SOURCE PASSAGE
The agreement to pursue zero emissions for Europe's new cars and vans by 2035 has set a clear direction and an unequivocal target for sustainable transport measures; with the last legislative session providing backing for the European Green Deal. We fully back these efforts, and urge support through enhancements to the existing charging infrastructure, the development of alternatives such as a strong rail network and a sustainable batteries value chain.
However, in order to make the Green transition a reality, and bring its benefits to people, the planet and business, it is vital that we act now. Making the transition to e-mobility must be a priority, not simply to deliver environmental sustainability but also to reinforce the EU's industrial strength, security and competitiveness.
Now is the time to put the Green Deal into action
The Green Deal, its technologies and fully electric transport modes will significantly reduce Europe's dependency on fossil fuels. Recent geopolitical events have shown the importance of ensuring energy security and resource independence.
The Green Deal will also make the EU a global leader in the sustainable transport industries. It will position Europe as an authoritative voice on the need for climate change action while bringing welcome economic growth and the creation of highquality jobs.
The Green Deal will allow Europe to prioritise the quality of life of its current and future workforce. This will see the highest social standards put in place to protect the interests and livelihoods of Europe’s workers, both now and as part of a sustainable future.
An effective green industrial policy will bring the benefits of Europe's Green Deal to all.
Continuing and rapid decarbonisation is crucial: but it must be done in such a way that preserves Europe’s competitiveness. Nowhere is this more important than in transport and mobility. The Platform for electromobility – an alliance of companies, cities and NGOs – brings the knowledge and expertise to make an effective and efficient mobility transition a reality.

STORED RECORDS
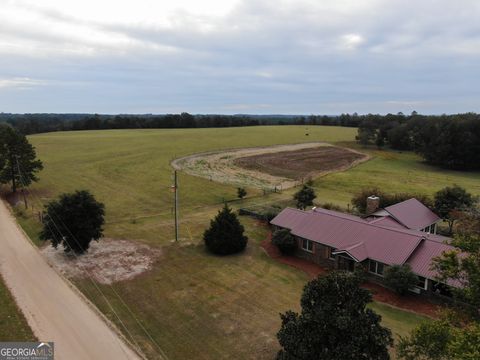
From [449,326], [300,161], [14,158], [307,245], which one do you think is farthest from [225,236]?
[300,161]

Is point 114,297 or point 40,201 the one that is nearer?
point 114,297

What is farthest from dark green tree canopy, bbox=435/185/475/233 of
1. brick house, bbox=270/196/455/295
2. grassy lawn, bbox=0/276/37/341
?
grassy lawn, bbox=0/276/37/341

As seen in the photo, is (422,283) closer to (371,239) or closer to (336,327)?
(371,239)

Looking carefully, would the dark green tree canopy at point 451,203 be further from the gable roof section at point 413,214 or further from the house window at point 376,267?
the house window at point 376,267

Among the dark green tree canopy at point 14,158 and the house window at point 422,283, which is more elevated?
the dark green tree canopy at point 14,158

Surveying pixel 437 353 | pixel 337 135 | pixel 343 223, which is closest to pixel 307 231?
pixel 343 223

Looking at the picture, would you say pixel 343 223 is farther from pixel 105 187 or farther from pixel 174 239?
pixel 105 187

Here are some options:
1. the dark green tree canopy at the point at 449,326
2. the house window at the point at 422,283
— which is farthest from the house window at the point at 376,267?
the dark green tree canopy at the point at 449,326
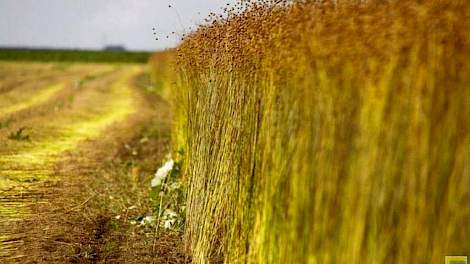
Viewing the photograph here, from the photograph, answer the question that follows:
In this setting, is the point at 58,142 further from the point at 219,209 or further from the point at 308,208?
the point at 308,208

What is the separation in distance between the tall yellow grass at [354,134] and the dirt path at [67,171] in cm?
230

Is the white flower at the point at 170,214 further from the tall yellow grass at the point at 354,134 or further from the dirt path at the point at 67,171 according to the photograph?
the tall yellow grass at the point at 354,134

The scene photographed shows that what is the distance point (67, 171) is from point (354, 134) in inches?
276

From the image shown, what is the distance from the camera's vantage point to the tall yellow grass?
3.74m

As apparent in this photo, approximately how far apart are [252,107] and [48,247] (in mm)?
2688

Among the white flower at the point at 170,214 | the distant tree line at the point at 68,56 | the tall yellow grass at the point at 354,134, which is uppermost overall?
the distant tree line at the point at 68,56

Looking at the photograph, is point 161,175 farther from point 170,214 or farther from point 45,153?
point 45,153

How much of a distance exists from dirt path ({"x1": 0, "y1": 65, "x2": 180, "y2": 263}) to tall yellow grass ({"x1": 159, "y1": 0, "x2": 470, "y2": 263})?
90.7 inches

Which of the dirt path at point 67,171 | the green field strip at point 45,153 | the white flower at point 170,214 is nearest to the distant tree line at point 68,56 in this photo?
the green field strip at point 45,153

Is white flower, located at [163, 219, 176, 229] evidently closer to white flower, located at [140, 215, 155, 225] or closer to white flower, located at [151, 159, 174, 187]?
white flower, located at [140, 215, 155, 225]

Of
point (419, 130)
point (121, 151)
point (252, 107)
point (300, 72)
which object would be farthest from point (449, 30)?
A: point (121, 151)

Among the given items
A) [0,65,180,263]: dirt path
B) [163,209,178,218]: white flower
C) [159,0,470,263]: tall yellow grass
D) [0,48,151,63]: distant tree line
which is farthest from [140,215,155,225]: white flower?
[0,48,151,63]: distant tree line

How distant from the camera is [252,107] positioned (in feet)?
17.0

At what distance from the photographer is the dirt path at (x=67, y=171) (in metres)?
6.91
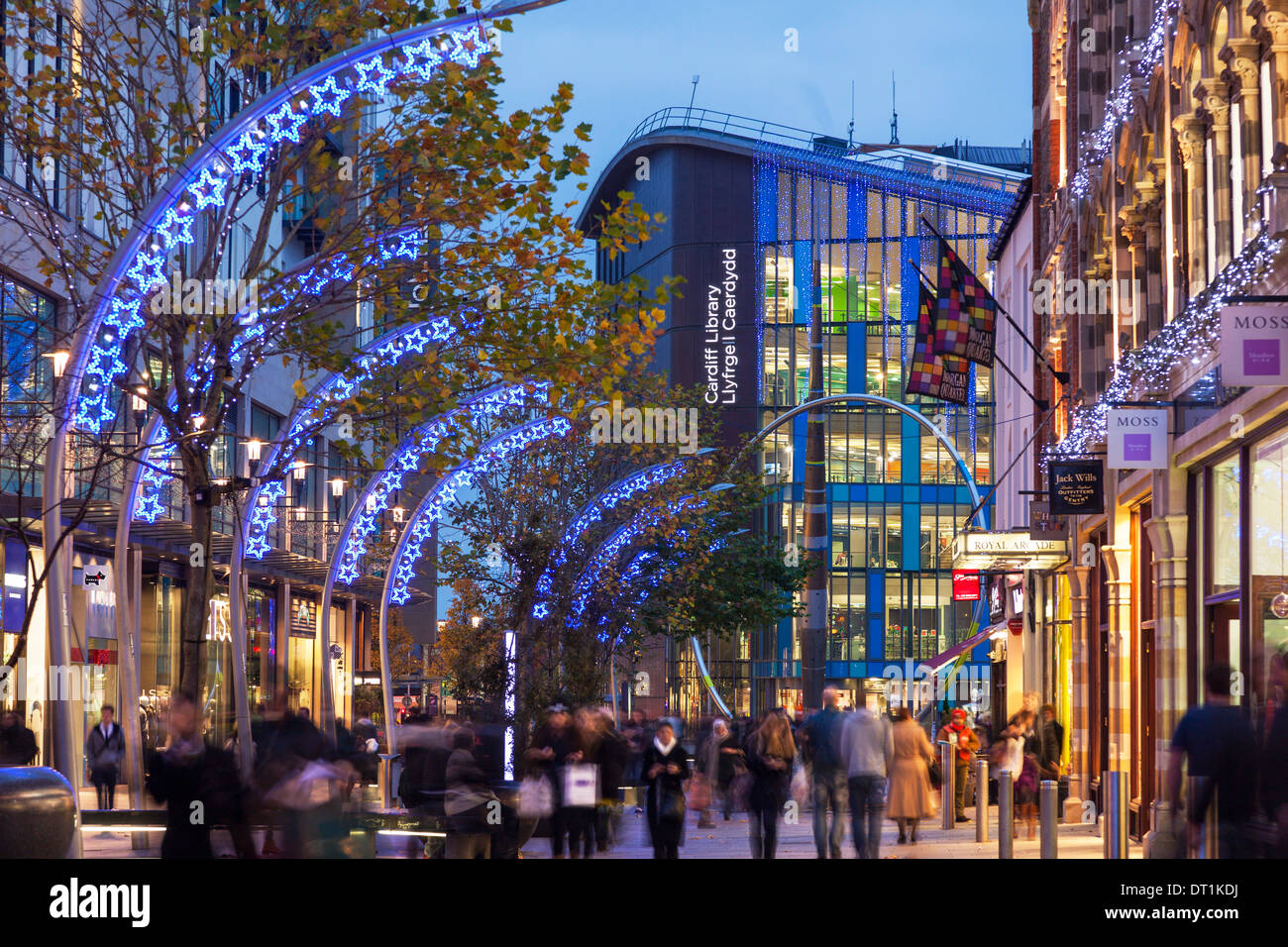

YOUR TASKS
a: In the Green Deal statement, by what year is zero emissions to be pursued for Europe's new cars and vans?
b: Rewrite everything from "Continuing and rapid" down to "transition a reality." in the Green Deal statement, swapping "decarbonisation" for "emissions reduction".
c: Carry on the Green Deal statement from its final sentence.

RESULTS FOR EACH TASK
a: 2035

b:
Continuing and rapid emissions reduction is crucial: but it must be done in such a way that preserves Europe’s competitiveness. Nowhere is this more important than in transport and mobility. The Platform for electromobility – an alliance of companies, cities and NGOs – brings the knowledge and expertise to make an effective and efficient mobility transition a reality.

c:
To do so, the Platform is calling on future legislators to prioritise the following actions in 2024-2029:
1. A Green and Just Industrial Policy
Main policy ideas:
- Creating an integrated recycling industry ecosystem in Europe.
- Smartening and upgrading existing grid infrastructure to allow it to support greater levels of renewable energy.
- Ensuring strong end-of-life vehicles regulation, focused on low carbon and recycled materials.
One of the richest 'urban mines' available to Europe is the supply of old batteries and other waste materials. By investing in integrated recycling and repurposing facilities for collecting, dismantling, recovering or reusing valuable metals from batteries, Europe can, by 2040, secure a large share of the metal resources it needs for battery production. Such an approach not just reduces waste, it is also scalable, preserving and reusing precious raw materials and keeping a greater proportion of them within Europe, increasing our strategic autonomy.
The overall concept of Europe keeping potentially valuable waste within its borders is one that should be widely adopted. Environmental recycling standards vary; exporting waste for processing to locations without equivalent standards undermines our own attempts to reduce environmental impacts. The EU should encourage recycling by establishing a harmonised approach to the intra-EU shipment of spent batteries. All. Executed properly, this can make Europe competitive in battery recycling, ensure the highest environmental standards and help create a flourishing recycling industry in the future
Resilient, affordable renewable energy will be key to a successful industrial policy; however, this demands that the correct grid assets are in place. With a European Grids Package, Europe can refresh and upgrade its infrastructure to meet the demand to accommodate higher levels of renewable energy. Although this will require investment, doing so will allow Europe to tap into its future grid asset – electric vehicles. It will accelerate the connection of chargers and other Green Deal enabling technologies and allow Europe to tap into the huge energy storage potential offered by electric vehicles.
Europe must also go further than simply reducing vehicle engine emissions; it needs a more holistic approach to reducing the environmental footprint of all road vehicles. This means decarbonising manufacturing materials, increasing manufacturing efficiency and maximising the circularity of the materials used. Introducing digital product passports, revamping EU products policy to reduce environmental footprints and committing to deliver a strong endof- life vehicles regulation based on low carbon and recycled materials, will be the key drivers for such change in the years ahead.
Finally, while a renewed European industrial policy has focused on key components and sub-systems, it is important that it considers the full scope of the mobility industries' value chains supporting their global competitiveness as they address the green transitions.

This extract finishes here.